Yazılı alıştırma
Aşağıdaki verilerde "instances" dizesini içeren kaç satır olduğunu hesaplayın ve yalnızca sayıyı yazın. Büyük-küçük harf ayrımı dikkate alınır.
********
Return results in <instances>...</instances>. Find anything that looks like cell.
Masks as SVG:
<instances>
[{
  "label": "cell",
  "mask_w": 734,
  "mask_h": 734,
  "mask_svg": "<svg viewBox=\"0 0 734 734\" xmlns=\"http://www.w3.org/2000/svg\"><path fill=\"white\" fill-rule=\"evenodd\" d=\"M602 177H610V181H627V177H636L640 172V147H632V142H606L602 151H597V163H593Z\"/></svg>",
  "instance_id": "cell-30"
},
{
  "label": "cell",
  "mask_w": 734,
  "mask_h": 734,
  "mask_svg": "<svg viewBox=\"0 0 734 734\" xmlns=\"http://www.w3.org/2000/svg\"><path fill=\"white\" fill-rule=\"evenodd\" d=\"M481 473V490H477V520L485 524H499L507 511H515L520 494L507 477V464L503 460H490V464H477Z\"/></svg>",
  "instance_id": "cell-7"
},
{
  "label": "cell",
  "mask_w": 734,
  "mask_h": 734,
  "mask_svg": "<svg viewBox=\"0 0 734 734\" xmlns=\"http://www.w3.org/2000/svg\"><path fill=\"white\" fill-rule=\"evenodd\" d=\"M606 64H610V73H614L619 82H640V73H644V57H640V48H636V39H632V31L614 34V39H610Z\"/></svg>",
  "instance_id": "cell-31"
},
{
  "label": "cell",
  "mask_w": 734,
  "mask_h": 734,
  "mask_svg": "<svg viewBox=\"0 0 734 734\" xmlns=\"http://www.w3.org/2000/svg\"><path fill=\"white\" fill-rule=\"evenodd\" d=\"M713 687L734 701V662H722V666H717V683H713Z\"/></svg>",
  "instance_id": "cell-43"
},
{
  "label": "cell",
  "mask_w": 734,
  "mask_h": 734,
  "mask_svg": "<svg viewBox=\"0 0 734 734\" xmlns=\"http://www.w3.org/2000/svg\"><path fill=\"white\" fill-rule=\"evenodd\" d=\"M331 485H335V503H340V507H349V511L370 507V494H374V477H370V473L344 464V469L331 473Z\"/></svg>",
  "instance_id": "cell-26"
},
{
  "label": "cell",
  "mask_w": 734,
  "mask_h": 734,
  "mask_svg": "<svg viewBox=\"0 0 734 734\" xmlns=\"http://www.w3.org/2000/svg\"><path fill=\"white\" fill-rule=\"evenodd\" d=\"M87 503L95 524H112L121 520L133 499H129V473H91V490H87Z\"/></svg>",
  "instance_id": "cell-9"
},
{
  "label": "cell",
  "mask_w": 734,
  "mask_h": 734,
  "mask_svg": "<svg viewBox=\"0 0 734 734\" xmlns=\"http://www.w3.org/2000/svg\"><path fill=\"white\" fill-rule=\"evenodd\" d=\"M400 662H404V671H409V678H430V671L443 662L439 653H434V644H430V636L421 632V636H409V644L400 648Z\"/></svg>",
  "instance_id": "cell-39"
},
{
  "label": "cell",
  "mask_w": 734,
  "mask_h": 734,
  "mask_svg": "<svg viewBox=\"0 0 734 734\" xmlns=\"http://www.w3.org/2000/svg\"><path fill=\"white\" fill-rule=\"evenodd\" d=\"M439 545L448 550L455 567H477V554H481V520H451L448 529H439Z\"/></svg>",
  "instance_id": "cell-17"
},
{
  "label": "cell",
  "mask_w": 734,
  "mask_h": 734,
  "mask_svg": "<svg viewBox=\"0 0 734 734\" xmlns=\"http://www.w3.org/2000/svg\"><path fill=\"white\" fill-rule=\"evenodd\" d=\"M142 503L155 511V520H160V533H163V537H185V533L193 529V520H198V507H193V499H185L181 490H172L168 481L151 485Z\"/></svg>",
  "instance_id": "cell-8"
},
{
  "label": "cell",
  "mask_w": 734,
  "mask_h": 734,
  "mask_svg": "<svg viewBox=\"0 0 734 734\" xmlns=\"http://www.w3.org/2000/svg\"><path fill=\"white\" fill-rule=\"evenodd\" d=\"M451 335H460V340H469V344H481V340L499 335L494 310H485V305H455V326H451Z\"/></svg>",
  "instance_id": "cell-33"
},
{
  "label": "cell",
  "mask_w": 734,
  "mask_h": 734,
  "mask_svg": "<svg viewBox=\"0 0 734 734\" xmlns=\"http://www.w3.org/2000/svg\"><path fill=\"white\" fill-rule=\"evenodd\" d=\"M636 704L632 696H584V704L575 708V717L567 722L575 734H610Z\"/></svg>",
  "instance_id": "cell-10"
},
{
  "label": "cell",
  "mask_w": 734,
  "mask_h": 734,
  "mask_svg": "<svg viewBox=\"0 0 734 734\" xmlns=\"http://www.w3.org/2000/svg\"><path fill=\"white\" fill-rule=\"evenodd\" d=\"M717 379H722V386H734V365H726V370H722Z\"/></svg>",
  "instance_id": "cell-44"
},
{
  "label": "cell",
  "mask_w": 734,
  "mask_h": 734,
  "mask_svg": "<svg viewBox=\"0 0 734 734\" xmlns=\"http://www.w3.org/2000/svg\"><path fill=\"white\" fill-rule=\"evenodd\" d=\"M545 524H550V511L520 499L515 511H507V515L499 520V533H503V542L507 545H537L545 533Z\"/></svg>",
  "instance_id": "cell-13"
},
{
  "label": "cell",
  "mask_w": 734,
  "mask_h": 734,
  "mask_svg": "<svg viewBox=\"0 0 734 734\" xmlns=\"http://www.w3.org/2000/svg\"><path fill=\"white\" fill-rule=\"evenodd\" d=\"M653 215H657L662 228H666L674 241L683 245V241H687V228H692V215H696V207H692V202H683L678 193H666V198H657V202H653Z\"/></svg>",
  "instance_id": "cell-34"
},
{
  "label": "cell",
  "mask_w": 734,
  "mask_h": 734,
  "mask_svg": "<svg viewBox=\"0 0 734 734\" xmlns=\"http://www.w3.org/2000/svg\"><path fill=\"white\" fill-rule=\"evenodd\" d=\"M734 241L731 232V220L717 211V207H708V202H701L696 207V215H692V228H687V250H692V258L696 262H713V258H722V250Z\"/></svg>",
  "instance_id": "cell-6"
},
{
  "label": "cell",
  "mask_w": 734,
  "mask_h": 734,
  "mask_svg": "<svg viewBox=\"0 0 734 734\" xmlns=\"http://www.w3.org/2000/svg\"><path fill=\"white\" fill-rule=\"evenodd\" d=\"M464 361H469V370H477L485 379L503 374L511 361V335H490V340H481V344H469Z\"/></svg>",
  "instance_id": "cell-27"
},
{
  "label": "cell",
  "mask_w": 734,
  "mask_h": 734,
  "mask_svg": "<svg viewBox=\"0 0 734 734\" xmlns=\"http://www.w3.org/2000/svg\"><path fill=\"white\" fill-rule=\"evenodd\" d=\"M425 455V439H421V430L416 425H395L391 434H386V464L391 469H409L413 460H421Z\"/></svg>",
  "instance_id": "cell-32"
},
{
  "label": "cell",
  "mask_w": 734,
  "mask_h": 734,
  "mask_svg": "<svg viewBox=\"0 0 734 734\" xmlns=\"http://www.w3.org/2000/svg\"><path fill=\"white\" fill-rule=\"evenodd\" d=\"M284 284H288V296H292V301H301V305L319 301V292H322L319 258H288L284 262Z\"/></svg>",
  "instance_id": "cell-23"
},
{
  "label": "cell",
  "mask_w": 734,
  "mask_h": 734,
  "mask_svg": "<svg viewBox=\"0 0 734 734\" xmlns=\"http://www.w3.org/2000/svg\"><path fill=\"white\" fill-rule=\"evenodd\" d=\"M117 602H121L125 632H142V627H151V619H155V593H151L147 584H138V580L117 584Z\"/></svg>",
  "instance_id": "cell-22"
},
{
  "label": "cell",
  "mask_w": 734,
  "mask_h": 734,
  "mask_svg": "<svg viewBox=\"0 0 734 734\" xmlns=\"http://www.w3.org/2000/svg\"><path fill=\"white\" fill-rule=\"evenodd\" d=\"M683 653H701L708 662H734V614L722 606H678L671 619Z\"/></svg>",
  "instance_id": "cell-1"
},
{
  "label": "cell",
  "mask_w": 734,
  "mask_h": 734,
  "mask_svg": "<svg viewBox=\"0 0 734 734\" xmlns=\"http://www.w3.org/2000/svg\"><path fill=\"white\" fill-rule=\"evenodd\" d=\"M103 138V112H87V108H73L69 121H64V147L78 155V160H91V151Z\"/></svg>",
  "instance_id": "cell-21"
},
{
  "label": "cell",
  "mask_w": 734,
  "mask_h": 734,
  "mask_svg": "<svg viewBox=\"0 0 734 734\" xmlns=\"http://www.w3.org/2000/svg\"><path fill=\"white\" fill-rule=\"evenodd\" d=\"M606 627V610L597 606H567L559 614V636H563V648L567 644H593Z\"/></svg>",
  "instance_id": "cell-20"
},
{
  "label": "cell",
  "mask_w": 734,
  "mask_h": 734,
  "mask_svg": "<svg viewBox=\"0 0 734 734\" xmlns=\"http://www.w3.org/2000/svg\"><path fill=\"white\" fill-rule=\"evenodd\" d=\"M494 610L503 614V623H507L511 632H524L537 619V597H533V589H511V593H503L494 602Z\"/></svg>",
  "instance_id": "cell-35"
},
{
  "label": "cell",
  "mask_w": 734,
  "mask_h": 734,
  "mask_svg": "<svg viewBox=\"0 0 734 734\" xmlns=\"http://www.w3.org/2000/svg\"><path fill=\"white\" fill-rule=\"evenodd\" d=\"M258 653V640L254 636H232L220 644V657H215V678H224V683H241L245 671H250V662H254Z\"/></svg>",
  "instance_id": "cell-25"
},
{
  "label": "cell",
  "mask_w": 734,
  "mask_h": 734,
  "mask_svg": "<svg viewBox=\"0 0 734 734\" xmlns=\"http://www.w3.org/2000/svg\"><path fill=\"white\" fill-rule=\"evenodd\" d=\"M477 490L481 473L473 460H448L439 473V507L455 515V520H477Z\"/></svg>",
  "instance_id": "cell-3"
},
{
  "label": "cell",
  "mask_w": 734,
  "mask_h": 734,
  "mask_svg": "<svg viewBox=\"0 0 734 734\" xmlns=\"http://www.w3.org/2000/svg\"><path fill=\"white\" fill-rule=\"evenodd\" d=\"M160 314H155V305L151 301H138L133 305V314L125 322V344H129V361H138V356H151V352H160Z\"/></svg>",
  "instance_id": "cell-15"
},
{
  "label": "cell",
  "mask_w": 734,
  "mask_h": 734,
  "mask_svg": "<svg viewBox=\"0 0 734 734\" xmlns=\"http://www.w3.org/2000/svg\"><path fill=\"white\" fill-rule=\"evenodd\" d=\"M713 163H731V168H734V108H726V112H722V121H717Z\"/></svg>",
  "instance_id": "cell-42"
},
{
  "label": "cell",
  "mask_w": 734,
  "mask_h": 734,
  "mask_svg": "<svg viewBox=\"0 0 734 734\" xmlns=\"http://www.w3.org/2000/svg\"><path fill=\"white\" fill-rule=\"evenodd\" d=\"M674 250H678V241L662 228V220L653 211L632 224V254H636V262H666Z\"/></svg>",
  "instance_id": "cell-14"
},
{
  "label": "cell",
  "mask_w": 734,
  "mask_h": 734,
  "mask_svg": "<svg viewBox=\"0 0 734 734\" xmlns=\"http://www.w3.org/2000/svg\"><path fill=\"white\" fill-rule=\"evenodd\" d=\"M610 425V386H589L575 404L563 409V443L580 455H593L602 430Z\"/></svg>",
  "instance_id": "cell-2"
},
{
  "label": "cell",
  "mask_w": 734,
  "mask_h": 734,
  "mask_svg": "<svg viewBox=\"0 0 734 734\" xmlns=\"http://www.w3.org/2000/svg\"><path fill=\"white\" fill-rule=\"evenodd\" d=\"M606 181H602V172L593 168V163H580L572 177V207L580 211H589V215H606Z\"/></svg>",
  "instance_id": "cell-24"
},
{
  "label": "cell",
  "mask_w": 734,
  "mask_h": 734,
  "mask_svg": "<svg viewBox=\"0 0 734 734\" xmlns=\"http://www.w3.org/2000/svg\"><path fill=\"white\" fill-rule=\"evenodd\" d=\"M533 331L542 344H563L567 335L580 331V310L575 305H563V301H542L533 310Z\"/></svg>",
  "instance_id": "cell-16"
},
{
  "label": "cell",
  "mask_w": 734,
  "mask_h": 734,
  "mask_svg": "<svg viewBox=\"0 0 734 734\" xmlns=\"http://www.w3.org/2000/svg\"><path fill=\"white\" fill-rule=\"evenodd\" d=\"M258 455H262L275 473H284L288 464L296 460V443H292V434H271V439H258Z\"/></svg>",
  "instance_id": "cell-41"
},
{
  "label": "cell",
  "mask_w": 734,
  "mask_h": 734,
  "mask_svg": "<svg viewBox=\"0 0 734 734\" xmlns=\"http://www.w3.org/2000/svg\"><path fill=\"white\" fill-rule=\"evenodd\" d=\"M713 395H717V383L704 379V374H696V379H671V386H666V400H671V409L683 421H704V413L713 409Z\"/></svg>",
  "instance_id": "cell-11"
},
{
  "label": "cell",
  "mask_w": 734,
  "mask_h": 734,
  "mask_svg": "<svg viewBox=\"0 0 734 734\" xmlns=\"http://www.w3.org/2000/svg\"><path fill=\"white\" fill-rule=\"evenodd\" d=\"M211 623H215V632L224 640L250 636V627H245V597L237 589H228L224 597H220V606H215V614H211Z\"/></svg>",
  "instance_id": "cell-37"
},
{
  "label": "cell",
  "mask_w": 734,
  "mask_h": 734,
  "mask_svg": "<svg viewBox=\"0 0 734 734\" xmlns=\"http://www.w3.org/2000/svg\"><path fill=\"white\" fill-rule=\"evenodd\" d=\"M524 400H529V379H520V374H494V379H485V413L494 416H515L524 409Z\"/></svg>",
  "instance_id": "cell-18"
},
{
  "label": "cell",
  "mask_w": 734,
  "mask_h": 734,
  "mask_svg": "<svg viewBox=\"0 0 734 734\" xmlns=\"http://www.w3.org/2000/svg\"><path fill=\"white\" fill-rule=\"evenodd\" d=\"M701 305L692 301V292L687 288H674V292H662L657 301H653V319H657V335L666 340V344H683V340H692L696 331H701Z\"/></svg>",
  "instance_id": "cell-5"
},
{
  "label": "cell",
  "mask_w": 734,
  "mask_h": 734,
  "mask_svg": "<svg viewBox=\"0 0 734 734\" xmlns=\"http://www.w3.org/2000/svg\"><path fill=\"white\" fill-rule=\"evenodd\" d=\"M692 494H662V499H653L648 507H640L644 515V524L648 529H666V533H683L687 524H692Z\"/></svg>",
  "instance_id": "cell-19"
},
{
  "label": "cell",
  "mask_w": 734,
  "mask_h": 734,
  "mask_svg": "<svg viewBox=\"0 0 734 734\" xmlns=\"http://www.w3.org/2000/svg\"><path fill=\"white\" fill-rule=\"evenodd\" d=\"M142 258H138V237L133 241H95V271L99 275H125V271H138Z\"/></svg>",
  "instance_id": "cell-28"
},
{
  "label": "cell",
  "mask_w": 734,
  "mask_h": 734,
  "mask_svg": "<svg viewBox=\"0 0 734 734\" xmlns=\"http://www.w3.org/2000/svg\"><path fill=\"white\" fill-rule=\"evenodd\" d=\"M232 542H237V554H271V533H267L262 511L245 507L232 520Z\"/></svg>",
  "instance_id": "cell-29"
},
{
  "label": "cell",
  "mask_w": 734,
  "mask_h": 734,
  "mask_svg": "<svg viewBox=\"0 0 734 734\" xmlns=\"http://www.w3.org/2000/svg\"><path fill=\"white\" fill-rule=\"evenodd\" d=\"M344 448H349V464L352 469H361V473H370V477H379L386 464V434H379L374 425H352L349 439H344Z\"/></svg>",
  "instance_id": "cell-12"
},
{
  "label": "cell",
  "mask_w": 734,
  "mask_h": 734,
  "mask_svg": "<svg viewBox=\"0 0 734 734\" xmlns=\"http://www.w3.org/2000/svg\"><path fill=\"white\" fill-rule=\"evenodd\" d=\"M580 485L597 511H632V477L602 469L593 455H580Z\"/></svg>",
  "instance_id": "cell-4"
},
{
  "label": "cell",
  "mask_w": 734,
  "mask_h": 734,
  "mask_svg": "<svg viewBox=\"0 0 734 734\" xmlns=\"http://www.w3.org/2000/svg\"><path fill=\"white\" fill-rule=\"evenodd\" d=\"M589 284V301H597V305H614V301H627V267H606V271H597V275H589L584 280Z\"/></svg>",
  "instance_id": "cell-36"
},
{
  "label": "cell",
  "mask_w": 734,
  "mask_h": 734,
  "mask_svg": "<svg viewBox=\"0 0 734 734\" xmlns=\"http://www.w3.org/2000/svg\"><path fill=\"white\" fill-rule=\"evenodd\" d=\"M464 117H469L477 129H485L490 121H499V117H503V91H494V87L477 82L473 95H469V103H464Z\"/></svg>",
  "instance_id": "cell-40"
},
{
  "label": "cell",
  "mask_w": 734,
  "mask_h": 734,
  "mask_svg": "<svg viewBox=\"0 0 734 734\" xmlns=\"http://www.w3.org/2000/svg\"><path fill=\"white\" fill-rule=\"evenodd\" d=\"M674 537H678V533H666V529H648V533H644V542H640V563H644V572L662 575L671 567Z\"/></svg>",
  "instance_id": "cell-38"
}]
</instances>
********
Alıştırmanın sonucu
3